WORSE NEWS: If you geld a stallion too late (usually once they’re MOSTLY physically mature at 4-5 years old), that risk may never go away–so you’ve got a gelding who’s not breeding quality, but he’s still chasing mares in heat and fighting other stallions in turf battles, without understanding that he can no longer make babies!
On the other hand, some cultures don’t geld stallions because they view it as unnecessary or outright unnatural… but they also don’t want half the horse population distracted by pretty mares, or fighting with other stallions who walk by the pasture, so those cultures breed them to be sweet and easily managed (outside of battle, at least).
In short: ALL HORSES HAVE POTENTIAL TO BE WARHORSES, WHETHER THEY HAVE BALLS OR NOT.
Update, Feb 2 – Another day to expand on that “Different types of warhorses” mention!
Much like the common misconception of “all knights must be at least 6 feet tall and have 200 pounds of muscle” varied in real life due to genetics, cultural values, and logistics problems, the assumption that “all knights MUST have top-quality destriers that cost seven times the price of a normal horse” was not the case for the vast majority of “knights.”
Knights would have either “the best horse they could AFFORD” or “the best horse FOR THEIR SPECIALTY.”
A poor knight, or one of the early Middle Ages, would have “one horse that they’re with all the time;” that horse may not be pretty or come from fancy breeding lines, but they would get the job done and most definitely be taken care of.
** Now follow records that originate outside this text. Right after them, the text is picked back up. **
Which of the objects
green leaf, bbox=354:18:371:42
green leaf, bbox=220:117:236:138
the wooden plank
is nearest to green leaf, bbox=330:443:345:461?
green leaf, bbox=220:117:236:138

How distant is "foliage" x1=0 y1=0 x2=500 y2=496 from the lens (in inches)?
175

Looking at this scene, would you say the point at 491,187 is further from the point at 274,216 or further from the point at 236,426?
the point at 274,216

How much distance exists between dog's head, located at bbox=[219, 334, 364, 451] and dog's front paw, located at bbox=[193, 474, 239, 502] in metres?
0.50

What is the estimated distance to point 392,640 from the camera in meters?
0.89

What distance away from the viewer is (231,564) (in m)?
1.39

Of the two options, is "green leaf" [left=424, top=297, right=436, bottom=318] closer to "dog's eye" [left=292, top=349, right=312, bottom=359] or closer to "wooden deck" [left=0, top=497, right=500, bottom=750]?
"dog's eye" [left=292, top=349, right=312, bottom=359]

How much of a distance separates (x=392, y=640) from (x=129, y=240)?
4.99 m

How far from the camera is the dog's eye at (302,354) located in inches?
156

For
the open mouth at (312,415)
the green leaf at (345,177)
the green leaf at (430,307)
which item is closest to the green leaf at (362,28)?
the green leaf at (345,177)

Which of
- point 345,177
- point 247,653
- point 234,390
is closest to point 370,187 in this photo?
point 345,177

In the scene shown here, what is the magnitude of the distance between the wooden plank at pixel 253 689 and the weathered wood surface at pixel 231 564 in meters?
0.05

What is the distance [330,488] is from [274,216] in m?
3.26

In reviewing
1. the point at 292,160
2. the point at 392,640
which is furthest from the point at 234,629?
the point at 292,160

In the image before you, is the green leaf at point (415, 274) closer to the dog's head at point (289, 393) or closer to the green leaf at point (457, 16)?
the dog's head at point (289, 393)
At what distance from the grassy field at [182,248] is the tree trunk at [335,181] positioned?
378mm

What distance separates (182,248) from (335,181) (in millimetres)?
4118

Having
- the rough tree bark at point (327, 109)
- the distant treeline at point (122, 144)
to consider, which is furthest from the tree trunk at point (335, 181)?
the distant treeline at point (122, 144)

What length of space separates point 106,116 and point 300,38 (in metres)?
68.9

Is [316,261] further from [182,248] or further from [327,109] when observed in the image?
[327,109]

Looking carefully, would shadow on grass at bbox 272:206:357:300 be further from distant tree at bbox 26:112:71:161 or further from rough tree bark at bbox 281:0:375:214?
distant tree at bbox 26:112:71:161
A wealthy knight of the later Middle Ages, when everything got more expensive and status more codified and finicky, would have two or three horses–one horse for warfare and one for regular riding, with the really wealthy knights having a third packhorse to carry all their stuff. (Moreover, they would have at least one servant to help take care of three horses.)
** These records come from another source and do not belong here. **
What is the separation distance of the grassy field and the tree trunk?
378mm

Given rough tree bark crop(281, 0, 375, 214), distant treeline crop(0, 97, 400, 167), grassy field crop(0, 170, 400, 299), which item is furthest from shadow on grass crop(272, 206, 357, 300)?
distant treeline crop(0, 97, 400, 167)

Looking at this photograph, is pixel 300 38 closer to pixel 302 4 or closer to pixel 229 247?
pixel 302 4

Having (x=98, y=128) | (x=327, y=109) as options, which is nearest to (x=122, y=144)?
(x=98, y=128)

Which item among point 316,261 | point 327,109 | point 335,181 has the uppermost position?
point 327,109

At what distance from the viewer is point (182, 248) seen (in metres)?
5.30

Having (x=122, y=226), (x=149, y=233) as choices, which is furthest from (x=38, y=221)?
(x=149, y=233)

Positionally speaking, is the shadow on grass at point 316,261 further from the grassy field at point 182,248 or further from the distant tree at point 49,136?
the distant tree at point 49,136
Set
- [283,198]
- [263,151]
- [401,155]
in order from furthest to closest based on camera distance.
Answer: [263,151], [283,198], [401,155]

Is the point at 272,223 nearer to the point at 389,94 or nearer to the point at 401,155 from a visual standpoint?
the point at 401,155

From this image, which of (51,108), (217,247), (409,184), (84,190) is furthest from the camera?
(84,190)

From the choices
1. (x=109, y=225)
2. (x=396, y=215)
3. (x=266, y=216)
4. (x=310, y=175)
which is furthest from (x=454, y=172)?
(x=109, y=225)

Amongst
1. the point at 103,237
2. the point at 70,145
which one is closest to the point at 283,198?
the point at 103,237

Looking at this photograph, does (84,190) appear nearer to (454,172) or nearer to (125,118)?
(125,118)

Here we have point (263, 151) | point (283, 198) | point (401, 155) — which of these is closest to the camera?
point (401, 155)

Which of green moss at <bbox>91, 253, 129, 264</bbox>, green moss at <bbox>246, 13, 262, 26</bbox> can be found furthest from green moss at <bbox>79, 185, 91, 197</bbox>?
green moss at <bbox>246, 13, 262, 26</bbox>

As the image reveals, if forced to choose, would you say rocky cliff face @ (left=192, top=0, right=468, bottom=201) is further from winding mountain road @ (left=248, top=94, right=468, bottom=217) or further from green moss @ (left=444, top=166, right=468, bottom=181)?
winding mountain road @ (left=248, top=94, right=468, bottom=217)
A muscled sprinter like a destrier is better in tight quarters and for short bursts of speed; to bring in the modern example of a classic/Foundation Quarter Horse, who are ideally “short-legged and low to the ground,” these dudes can literally hit the ground running and reach top speed in a few steps/seconds, so compare that to a sports-car going from zero to sixty miles. The tradeoffs?
1) You need to be able to hang the fuck on… and to avoid getting pitched into a wall/enemy WHEN THEY STOP.
2) That full-throttle gallop will really wear out your horse. A good commander will not bring out their heavy cavalry right away, because you also have to figure out how to get them back from the enemy’s side of the field.
In very simplistic terms, this is one of several problems that the battle of Agincourt had for the French; you had a bunch of hoity-toity noblemen with no proper battle experience who all wanted to do things their own way… and how do medieval noblemen usually want to fight a war? JUST FLOOR IT AND HIT THINGS AS HARD AS YOU CAN.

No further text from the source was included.